▸ Records:

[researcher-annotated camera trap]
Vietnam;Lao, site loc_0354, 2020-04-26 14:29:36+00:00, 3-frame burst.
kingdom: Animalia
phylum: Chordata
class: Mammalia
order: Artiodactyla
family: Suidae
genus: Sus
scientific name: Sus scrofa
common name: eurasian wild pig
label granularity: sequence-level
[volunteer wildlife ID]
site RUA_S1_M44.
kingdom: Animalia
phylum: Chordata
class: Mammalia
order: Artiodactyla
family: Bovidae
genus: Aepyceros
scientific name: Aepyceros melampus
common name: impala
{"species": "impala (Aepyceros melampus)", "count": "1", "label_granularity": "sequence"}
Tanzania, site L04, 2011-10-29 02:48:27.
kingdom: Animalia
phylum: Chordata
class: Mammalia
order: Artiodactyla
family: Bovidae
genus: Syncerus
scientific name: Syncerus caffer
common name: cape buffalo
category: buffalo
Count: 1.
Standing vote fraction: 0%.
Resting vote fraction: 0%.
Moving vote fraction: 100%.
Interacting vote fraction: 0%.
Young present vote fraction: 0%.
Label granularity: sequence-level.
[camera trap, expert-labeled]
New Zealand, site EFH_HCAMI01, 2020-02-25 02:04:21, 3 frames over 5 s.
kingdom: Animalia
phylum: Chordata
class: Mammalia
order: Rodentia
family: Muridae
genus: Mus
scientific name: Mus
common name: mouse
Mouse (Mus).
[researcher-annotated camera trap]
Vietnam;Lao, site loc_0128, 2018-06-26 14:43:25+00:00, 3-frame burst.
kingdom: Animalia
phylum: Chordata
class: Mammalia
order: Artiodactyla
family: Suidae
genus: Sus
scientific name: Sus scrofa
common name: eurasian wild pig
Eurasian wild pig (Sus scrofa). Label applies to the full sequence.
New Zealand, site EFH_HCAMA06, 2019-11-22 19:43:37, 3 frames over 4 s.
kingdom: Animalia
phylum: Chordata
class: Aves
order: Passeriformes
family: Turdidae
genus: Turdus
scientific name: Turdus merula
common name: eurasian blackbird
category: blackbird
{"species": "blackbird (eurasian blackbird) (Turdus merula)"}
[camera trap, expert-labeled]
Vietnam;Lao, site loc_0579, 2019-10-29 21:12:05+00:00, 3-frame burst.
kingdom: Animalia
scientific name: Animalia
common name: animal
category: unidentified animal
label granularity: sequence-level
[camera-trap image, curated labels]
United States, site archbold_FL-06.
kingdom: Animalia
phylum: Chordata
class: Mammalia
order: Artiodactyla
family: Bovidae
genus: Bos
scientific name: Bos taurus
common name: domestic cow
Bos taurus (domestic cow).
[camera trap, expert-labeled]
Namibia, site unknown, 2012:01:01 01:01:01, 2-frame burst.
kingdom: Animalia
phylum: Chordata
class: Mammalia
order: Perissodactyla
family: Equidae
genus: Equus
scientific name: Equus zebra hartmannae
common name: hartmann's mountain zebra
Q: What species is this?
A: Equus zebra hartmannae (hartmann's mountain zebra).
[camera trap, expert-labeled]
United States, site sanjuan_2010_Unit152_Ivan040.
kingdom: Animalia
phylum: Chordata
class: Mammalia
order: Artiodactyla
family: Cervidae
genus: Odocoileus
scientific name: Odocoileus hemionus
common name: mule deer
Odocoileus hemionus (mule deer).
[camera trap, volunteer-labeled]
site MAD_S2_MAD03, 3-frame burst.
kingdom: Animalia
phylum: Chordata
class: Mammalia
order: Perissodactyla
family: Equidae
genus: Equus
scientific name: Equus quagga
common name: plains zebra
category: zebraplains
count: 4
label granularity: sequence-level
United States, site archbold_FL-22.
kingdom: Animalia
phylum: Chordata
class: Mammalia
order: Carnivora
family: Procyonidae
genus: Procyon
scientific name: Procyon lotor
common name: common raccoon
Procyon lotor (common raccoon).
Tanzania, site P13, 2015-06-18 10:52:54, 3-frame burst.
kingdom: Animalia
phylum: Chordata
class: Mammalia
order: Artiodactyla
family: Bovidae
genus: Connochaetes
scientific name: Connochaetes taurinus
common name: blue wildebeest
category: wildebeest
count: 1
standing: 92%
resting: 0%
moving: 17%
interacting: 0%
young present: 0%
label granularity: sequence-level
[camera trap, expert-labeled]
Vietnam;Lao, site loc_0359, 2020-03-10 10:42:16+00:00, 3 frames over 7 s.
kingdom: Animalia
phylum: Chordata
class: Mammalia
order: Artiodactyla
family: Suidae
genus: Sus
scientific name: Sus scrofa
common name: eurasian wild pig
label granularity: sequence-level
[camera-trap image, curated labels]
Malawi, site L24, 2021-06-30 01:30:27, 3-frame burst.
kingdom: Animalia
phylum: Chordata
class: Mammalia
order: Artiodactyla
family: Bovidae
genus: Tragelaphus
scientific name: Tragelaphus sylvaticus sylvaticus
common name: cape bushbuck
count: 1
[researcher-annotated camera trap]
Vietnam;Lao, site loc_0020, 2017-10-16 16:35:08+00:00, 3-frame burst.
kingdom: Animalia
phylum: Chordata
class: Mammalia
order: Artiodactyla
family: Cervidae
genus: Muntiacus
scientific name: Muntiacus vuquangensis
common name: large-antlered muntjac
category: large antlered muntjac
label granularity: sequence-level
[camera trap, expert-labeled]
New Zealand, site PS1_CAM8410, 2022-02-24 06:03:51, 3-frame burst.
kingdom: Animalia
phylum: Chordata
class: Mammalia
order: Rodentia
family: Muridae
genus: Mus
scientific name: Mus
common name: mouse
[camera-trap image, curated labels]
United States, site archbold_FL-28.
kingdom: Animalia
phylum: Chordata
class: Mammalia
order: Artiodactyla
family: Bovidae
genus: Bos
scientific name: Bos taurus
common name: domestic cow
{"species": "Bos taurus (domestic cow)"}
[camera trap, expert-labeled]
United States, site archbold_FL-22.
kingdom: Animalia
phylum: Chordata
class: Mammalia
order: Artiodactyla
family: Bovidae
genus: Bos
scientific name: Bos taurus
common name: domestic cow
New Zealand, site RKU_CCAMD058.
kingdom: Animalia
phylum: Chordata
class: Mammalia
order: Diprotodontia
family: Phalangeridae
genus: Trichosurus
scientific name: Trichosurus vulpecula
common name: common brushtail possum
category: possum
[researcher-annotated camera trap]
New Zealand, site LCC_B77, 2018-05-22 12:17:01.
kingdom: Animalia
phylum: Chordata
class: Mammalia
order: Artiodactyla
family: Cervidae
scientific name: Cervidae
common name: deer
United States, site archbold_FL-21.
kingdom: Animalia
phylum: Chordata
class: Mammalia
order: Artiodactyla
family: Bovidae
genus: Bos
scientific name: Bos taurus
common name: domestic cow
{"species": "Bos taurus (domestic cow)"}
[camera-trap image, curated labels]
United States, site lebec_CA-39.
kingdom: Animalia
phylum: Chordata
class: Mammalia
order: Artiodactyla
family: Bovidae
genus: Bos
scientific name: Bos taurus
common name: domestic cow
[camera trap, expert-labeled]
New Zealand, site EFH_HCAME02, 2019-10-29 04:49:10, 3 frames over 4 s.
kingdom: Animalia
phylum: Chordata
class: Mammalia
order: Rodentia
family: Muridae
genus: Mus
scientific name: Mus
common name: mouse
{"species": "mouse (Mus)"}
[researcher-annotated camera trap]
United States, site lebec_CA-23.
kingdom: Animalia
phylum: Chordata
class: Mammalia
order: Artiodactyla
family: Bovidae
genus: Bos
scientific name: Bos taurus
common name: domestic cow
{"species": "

▸ Work to be completed: Repeat every record, exactly as written.

▸ Output of the task:
[researcher-annotated camera trap]
Vietnam;Lao, site loc_0354, 2020-04-26 14:29:36+00:00, 3-frame burst.
kingdom: Animalia
phylum: Chordata
class: Mammalia
order: Artiodactyla
family: Suidae
genus: Sus
scientific name: Sus scrofa
common name: eurasian wild pig
label granularity: sequence-level
[volunteer wildlife ID]
site RUA_S1_M44.
kingdom: Animalia
phylum: Chordata
class: Mammalia
order: Artiodactyla
family: Bovidae
genus: Aepyceros
scientific name: Aepyceros melampus
common name: impala
{"species": "impala (Aepyceros melampus)", "count": "1", "label_granularity": "sequence"}
Tanzania, site L04, 2011-10-29 02:48:27.
kingdom: Animalia
phylum: Chordata
class: Mammalia
order: Artiodactyla
family: Bovidae
genus: Syncerus
scientific name: Syncerus caffer
common name: cape buffalo
category: buffalo
Count: 1.
Standing vote fraction: 0%.
Resting vote fraction: 0%.
Moving vote fraction: 100%.
Interacting vote fraction: 0%.
Young present vote fraction: 0%.
Label granularity: sequence-level.
[camera trap, expert-labeled]
New Zealand, site EFH_HCAMI01, 2020-02-25 02:04:21, 3 frames over 5 s.
kingdom: Animalia
phylum: Chordata
class: Mammalia
order: Rodentia
family: Muridae
genus: Mus
scientific name: Mus
common name: mouse
Mouse (Mus).
[researcher-annotated camera trap]
Vietnam;Lao, site loc_0128, 2018-06-26 14:43:25+00:00, 3-frame burst.
kingdom: Animalia
phylum: Chordata
class: Mammalia
order: Artiodactyla
family: Suidae
genus: Sus
scientific name: Sus scrofa
common name: eurasian wild pig
Eurasian wild pig (Sus scrofa). Label applies to the full sequence.
New Zealand, site EFH_HCAMA06, 2019-11-22 19:43:37, 3 frames over 4 s.
kingdom: Animalia
phylum: Chordata
class: Aves
order: Passeriformes
family: Turdidae
genus: Turdus
scientific name: Turdus merula
common name: eurasian blackbird
category: blackbird
{"species": "blackbird (eurasian blackbird) (Turdus merula)"}
[camera trap, expert-labeled]
Vietnam;Lao, site loc_0579, 2019-10-29 21:12:05+00:00, 3-frame burst.
kingdom: Animalia
scientific name: Animalia
common name: animal
category: unidentified animal
label granularity: sequence-level
[camera-trap image, curated labels]
United States, site archbold_FL-06.
kingdom: Animalia
phylum: Chordata
class: Mammalia
order: Artiodactyla
family: Bovidae
genus: Bos
scientific name: Bos taurus
common name: domestic cow
Bos taurus (domestic cow).
[camera trap, expert-labeled]
Namibia, site unknown, 2012:01:01 01:01:01, 2-frame burst.
kingdom: Animalia
phylum: Chordata
class: Mammalia
order: Perissodactyla
family: Equidae
genus: Equus
scientific name: Equus zebra hartmannae
common name: hartmann's mountain zebra
Q: What species is this?
A: Equus zebra hartmannae (hartmann's mountain zebra).
[camera trap, expert-labeled]
United States, site sanjuan_2010_Unit152_Ivan040.
kingdom: Animalia
phylum: Chordata
class: Mammalia
order: Artiodactyla
family: Cervidae
genus: Odocoileus
scientific name: Odocoileus hemionus
common name: mule deer
Odocoileus hemionus (mule deer).
[camera trap, volunteer-labeled]
site MAD_S2_MAD03, 3-frame burst.
kingdom: Animalia
phylum: Chordata
class: Mammalia
order: Perissodactyla
family: Equidae
genus: Equus
scientific name: Equus quagga
common name: plains zebra
category: zebraplains
count: 4
label granularity: sequence-level
United States, site archbold_FL-22.
kingdom: Animalia
phylum: Chordata
class: Mammalia
order: Carnivora
family: Procyonidae
genus: Procyon
scientific name: Procyon lotor
common name: common raccoon
Procyon lotor (common raccoon).
Tanzania, site P13, 2015-06-18 10:52:54, 3-frame burst.
kingdom: Animalia
phylum: Chordata
class: Mammalia
order: Artiodactyla
family: Bovidae
genus: Connochaetes
scientific name: Connochaetes taurinus
common name: blue wildebeest
category: wildebeest
count: 1
standing: 92%
resting: 0%
moving: 17%
interacting: 0%
young present: 0%
label granularity: sequence-level
[camera trap, expert-labeled]
Vietnam;Lao, site loc_0359, 2020-03-10 10:42:16+00:00, 3 frames over 7 s.
kingdom: Animalia
phylum: Chordata
class: Mammalia
order: Artiodactyla
family: Suidae
genus: Sus
scientific name: Sus scrofa
common name: eurasian wild pig
label granularity: sequence-level
[camera-trap image, curated labels]
Malawi, site L24, 2021-06-30 01:30:27, 3-frame burst.
kingdom: Animalia
phylum: Chordata
class: Mammalia
order: Artiodactyla
family: Bovidae
genus: Tragelaphus
scientific name: Tragelaphus sylvaticus sylvaticus
common name: cape bushbuck
count: 1
[researcher-annotated camera trap]
Vietnam;Lao, site loc_0020, 2017-10-16 16:35:08+00:00, 3-frame burst.
kingdom: Animalia
phylum: Chordata
class: Mammalia
order: Artiodactyla
family: Cervidae
genus: Muntiacus
scientific name: Muntiacus vuquangensis
common name: large-antlered muntjac
category: large antlered muntjac
label granularity: sequence-level
[camera trap, expert-labeled]
New Zealand, site PS1_CAM8410, 2022-02-24 06:03:51, 3-frame burst.
kingdom: Animalia
phylum: Chordata
class: Mammalia
order: Rodentia
family: Muridae
genus: Mus
scientific name: Mus
common name: mouse
[camera-trap image, curated labels]
United States, site archbold_FL-28.
kingdom: Animalia
phylum: Chordata
class: Mammalia
order: Artiodactyla
family: Bovidae
genus: Bos
scientific name: Bos taurus
common name: domestic cow
{"species": "Bos taurus (domestic cow)"}
[camera trap, expert-labeled]
United States, site archbold_FL-22.
kingdom: Animalia
phylum: Chordata
class: Mammalia
order: Artiodactyla
family: Bovidae
genus: Bos
scientific name: Bos taurus
common name: domestic cow
New Zealand, site RKU_CCAMD058.
kingdom: Animalia
phylum: Chordata
class: Mammalia
order: Diprotodontia
family: Phalangeridae
genus: Trichosurus
scientific name: Trichosurus vulpecula
common name: common brushtail possum
category: possum
[researcher-annotated camera trap]
New Zealand, site LCC_B77, 2018-05-22 12:17:01.
kingdom: Animalia
phylum: Chordata
class: Mammalia
order: Artiodactyla
family: Cervidae
scientific name: Cervidae
common name: deer
United States, site archbold_FL-21.
kingdom: Animalia
phylum: Chordata
class: Mammalia
order: Artiodactyla
family: Bovidae
genus: Bos
scientific name: Bos taurus
common name: domestic cow
{"species": "Bos taurus (domestic cow)"}
[camera-trap image, curated labels]
United States, site lebec_CA-39.
kingdom: Animalia
phylum: Chordata
class: Mammalia
order: Artiodactyla
family: Bovidae
genus: Bos
scientific name: Bos taurus
common name: domestic cow
[camera trap, expert-labeled]
New Zealand, site EFH_HCAME02, 2019-10-29 04:49:10, 3 frames over 4 s.
kingdom: Animalia
phylum: Chordata
class: Mammalia
order: Rodentia
family: Muridae
genus: Mus
scientific name: Mus
common name: mouse
{"species": "mouse (Mus)"}
[researcher-annotated camera trap]
United States, site lebec_CA-23.
kingdom: Animalia
phylum: Chordata
class: Mammalia
order: Artiodactyla
family: Bovidae
genus: Bos
scientific name: Bos taurus
common name: domestic cow
{"species": "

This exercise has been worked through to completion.